_Assignment:_
Please transcribe the data below exactly. Leave the pictures out.

_Input records:_

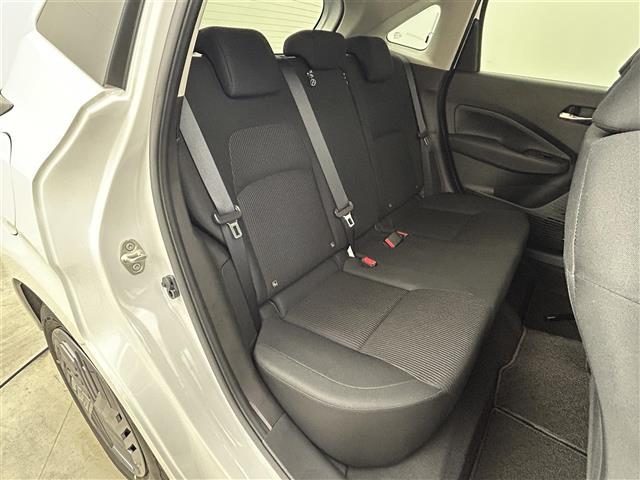 ノート X 純正9インチディスプレイオーディオ バックカメラ アダプティブLEDランプ 地デジフルセグTV エマージェンシーブレーキ コーナーセンサー プッシュスタート スマートキー ETC オートライト(9枚目)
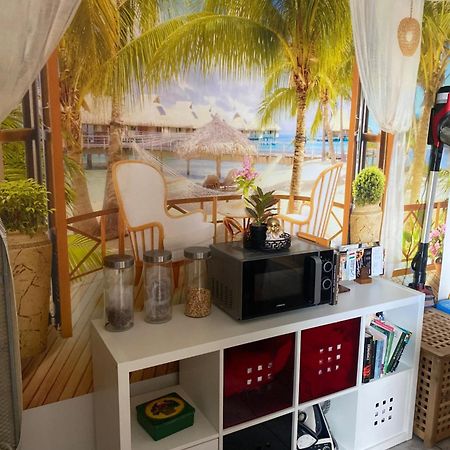 Palms Zimmer Фрехен Экстерьер фото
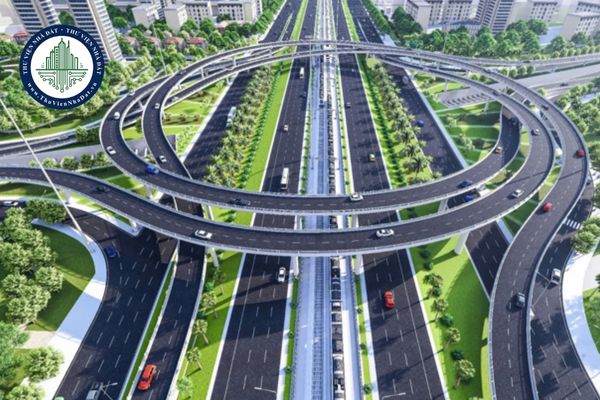 Vị trí 3 nút giao giữa vành đai 3.5 Hà Nội với tuyền đường trục phía Nam, Quốc lộ 1A và cao tốc Pháp Vân - Cầu Giẽ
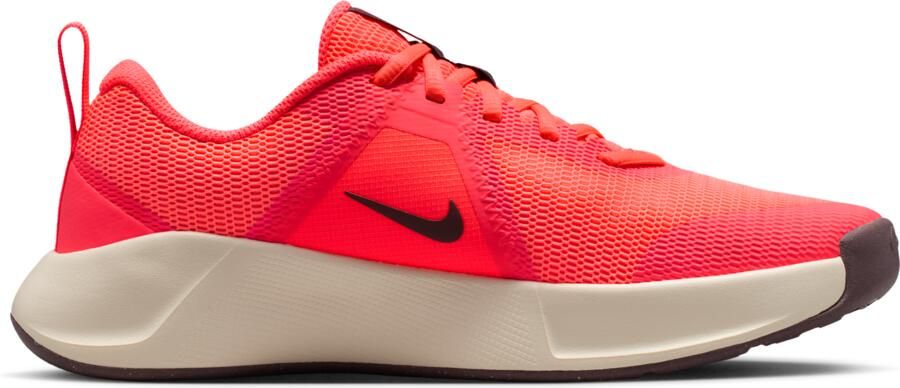Nike MC Trainer 3 work-outschoenen voor dames Roze - Foto 3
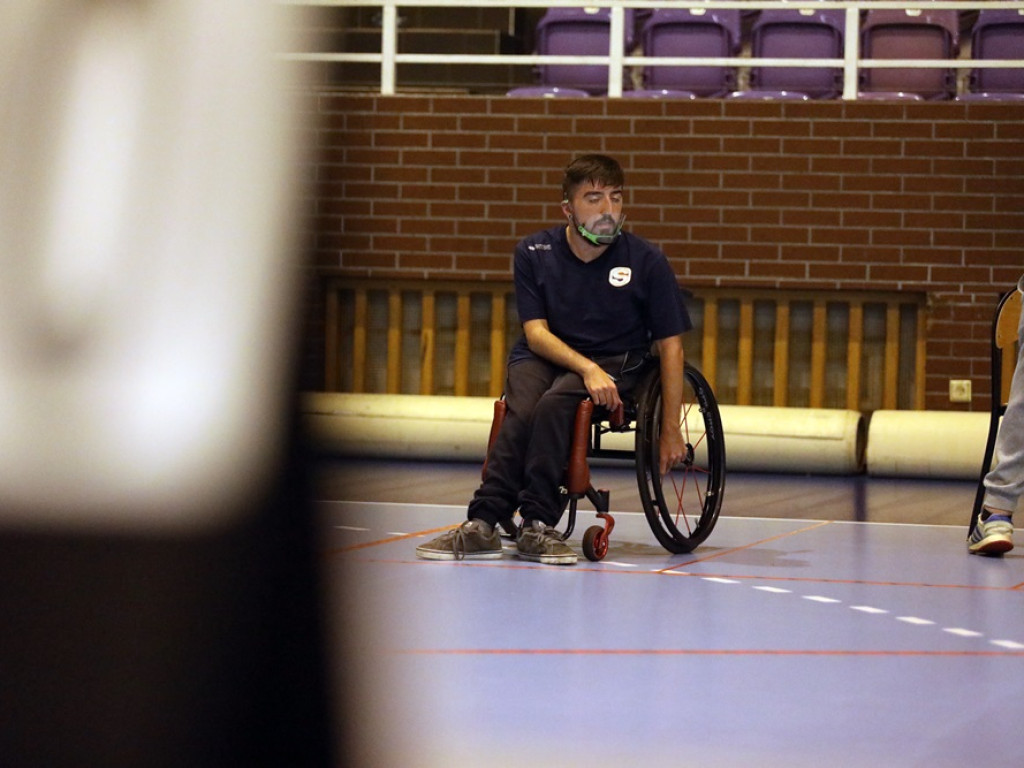 Przyjechali z całej Polski! Uśmiechnięci i chętni do sportowej rywalizacji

_Result:_
 ノート X 純正9インチディスプレイオーディオ バックカメラ アダプティブLEDランプ 地デジフルセグTV エマージェンシーブレーキ コーナーセンサー プッシュスタート スマートキー ETC オートライト(9枚目)
 Palms Zimmer Фрехен Экстерьер фото
 Vị trí 3 nút giao giữa vành đai 3.5 Hà Nội với tuyền đường trục phía Nam, Quốc lộ 1A và cao tốc Pháp Vân - Cầu Giẽ
Nike MC Trainer 3 work-outschoenen voor dames Roze - Foto 3
 Przyjechali z całej Polski! Uśmiechnięci i chętni do sportowej rywalizacji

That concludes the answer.